## GOAL OF THE EXERCISE
Copy out in full every line of the material below that contains the word "what".

::::::::

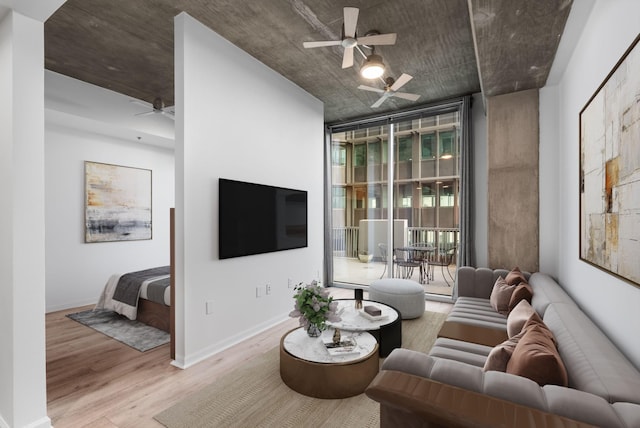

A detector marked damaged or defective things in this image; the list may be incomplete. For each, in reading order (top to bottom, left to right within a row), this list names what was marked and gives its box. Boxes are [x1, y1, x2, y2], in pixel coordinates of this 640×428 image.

rust accent pillow [490, 276, 516, 316]
rust accent pillow [502, 266, 528, 286]
rust accent pillow [510, 284, 536, 310]
rust accent pillow [508, 298, 536, 338]
rust accent pillow [482, 328, 528, 372]
rust accent pillow [508, 314, 568, 388]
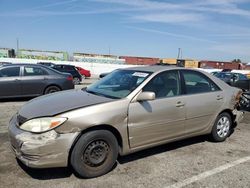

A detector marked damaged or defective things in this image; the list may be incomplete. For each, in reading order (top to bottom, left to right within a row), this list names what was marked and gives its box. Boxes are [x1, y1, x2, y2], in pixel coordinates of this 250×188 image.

damaged front bumper [8, 114, 79, 169]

::::::::

## RESULT
A detector marked damaged or defective things in this image; the list may be incomplete. For each, in reading order (top to bottom, left to right within a row), this list names what was marked and gives its box. Boxes are [x1, y1, x2, y2], in pixel coordinates of this 640×428 image.
A detector marked damaged or defective things in this image; the list may be incomplete. For each, in reading order (top to bottom, left to right within a row), this list names what was marked and gives its box. Boxes are [x1, y1, x2, y2], in pixel coordinates of this 250×188 image.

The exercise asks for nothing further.